In addition to the requirements set forth in Section 3816 of the Act, a
Shareholder may bring a derivative action on behalf of the Trust with respect to
a Series or Class only if the following conditions are met: (a) the Shareholder
or Shareholders must make a pre-suit demand upon the Trustees to bring the
subject action unless an effort to cause the Trustees to bring such an action is
not likely to succeed; and a demand on the Trustees shall only be deemed not
likely to succeed and therefore excused if a majority of the Trustees, or a
majority of any committee established to consider the merits of such action, has
a personal financial interest in the transaction at issue, and a Trustee shall
not be deemed interested in a transaction or otherwise disqualified from ruling
on the merits of a Shareholder demand by virtue of the fact that such Trustee
receives remuneration for his service as a Trustee of the Trust or as a trustee
or director of one or more investment companies that are under common management
with or otherwise affiliated with the Trust; and (b) unless a demand is not
required under clause (a) of this paragraph, the Trustees must be afforded a
reasonable amount of time to consider such shareholder request and to
investigate the basis of such claim; and the Trustees shall be entitled to
retain counsel or other advisors in considering the merits of the request and
shall require an undertaking by the Shareholders making such request to
reimburse the Trust for the expense of any such advisors in the event that the
Trustees determine not to bring such action. For purposes of this Section 2.11,
the Trustees may designate a committee of one Trustee to consider a Shareholder
demand if necessary to create a committee with a majority of Trustees who do not
have a personal financial interest in the transaction at issue.

* Extracted records *
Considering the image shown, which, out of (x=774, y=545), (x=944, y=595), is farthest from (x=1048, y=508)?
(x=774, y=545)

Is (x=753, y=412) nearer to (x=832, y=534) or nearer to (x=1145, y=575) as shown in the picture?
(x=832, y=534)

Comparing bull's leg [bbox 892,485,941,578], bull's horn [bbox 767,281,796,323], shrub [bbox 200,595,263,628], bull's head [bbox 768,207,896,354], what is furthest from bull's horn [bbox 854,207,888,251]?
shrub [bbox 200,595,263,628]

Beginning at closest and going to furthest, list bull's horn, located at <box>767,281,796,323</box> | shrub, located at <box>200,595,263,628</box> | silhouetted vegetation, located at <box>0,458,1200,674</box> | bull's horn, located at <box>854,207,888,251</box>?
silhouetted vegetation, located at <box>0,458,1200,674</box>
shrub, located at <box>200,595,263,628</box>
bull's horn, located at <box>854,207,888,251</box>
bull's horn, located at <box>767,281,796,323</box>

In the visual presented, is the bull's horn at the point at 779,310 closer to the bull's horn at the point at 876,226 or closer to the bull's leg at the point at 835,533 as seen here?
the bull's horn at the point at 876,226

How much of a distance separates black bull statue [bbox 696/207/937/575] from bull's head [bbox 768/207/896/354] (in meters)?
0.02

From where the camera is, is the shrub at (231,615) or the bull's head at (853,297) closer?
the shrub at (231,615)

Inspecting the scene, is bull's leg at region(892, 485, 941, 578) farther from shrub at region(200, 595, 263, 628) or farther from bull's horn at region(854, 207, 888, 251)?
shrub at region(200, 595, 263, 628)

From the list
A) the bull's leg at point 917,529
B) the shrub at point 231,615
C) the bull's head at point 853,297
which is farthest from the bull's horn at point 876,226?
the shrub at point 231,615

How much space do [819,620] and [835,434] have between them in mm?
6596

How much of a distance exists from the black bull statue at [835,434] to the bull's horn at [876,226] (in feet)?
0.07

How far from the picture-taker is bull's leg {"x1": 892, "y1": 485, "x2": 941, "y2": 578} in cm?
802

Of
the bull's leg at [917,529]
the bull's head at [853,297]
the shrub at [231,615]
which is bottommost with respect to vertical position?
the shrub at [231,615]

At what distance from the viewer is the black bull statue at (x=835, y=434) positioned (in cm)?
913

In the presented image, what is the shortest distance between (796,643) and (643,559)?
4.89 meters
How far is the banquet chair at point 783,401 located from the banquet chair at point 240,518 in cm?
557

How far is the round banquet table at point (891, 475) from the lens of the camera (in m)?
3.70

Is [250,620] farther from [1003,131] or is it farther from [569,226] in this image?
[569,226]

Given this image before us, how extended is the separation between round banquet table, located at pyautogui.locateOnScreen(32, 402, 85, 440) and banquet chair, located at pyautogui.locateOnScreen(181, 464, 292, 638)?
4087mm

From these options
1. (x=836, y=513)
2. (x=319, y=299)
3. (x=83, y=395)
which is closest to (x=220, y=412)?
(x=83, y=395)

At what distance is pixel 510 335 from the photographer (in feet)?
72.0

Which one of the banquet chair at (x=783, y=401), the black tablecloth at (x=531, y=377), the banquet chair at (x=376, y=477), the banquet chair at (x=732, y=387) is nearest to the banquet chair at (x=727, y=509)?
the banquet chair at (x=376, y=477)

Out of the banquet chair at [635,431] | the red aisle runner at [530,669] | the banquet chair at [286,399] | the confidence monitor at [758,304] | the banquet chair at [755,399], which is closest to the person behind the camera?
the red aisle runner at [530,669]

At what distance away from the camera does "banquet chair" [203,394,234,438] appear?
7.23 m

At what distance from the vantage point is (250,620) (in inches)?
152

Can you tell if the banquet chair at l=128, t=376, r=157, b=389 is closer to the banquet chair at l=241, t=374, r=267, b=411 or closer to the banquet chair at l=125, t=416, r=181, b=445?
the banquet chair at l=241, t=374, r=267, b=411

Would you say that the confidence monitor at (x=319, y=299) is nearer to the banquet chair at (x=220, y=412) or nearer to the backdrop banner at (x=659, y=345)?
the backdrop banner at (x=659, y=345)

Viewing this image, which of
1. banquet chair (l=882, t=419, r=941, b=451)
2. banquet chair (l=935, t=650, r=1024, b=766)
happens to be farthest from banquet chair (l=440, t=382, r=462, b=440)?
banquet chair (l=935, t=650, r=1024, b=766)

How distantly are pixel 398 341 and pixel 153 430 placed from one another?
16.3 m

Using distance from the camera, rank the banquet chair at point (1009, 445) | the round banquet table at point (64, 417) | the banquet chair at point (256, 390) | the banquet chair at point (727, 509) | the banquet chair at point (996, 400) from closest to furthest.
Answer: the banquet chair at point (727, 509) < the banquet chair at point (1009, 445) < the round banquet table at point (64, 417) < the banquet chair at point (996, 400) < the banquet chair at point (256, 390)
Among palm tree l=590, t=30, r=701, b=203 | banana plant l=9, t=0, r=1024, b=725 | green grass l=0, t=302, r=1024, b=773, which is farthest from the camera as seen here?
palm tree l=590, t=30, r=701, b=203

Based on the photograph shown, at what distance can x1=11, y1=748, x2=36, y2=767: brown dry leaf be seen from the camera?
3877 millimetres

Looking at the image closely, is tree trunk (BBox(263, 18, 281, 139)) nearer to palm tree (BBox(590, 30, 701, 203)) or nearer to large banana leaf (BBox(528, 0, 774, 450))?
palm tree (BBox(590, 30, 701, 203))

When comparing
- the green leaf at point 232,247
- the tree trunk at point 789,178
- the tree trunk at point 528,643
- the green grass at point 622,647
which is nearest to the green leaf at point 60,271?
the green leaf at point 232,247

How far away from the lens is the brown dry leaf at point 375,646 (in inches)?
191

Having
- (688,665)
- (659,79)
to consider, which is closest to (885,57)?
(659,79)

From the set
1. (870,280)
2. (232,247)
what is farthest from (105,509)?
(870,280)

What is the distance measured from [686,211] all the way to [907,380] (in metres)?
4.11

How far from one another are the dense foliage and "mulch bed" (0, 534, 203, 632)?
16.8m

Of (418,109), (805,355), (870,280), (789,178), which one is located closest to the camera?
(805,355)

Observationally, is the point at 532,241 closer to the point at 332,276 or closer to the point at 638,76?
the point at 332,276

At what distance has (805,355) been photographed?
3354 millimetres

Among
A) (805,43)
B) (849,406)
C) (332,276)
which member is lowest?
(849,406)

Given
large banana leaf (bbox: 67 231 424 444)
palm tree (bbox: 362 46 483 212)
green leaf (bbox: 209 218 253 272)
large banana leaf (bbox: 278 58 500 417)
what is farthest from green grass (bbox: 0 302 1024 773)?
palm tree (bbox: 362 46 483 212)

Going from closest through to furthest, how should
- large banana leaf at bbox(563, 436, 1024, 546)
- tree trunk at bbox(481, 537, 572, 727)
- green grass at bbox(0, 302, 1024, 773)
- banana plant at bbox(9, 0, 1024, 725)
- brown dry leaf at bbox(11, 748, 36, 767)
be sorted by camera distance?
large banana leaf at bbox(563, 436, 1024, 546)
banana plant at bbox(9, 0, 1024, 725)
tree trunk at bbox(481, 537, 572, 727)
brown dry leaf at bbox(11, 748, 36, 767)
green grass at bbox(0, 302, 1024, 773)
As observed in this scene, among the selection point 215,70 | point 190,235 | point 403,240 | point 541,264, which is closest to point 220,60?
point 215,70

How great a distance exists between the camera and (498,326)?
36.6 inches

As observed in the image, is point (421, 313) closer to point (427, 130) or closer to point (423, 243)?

* Written request *
Please pick up the provision on shareholder derivative suits after its last sentence and carry it on. The entries were drawn from a different source than the provision on shareholder derivative suits.

* Result of the exercise *
Section 2.12 STATUS OF SHARES. Shares shall be deemed to be personal
property giving only the rights provided in this instrument. Every Shareholder
by virtue of having become a Shareholder shall be held to have expressly
assented and agreed to the terms hereof. The death of a Shareholder during the
continuance of the Trust shall not operate to terminate the Trust nor entitle
the representative of any deceased Shareholder to an accounting or to take any
action in court or elsewhere against the Trust or the Trustees, but only to the
rights of said decedent under this Trust. Ownership of Shares shall not entitle
the Shareholder to any title in or to the whole or any part of the Trust
property or right to call for a partition or division of the same or for an
accounting, nor shall the ownership of Shares constitute the Shareholders
partners.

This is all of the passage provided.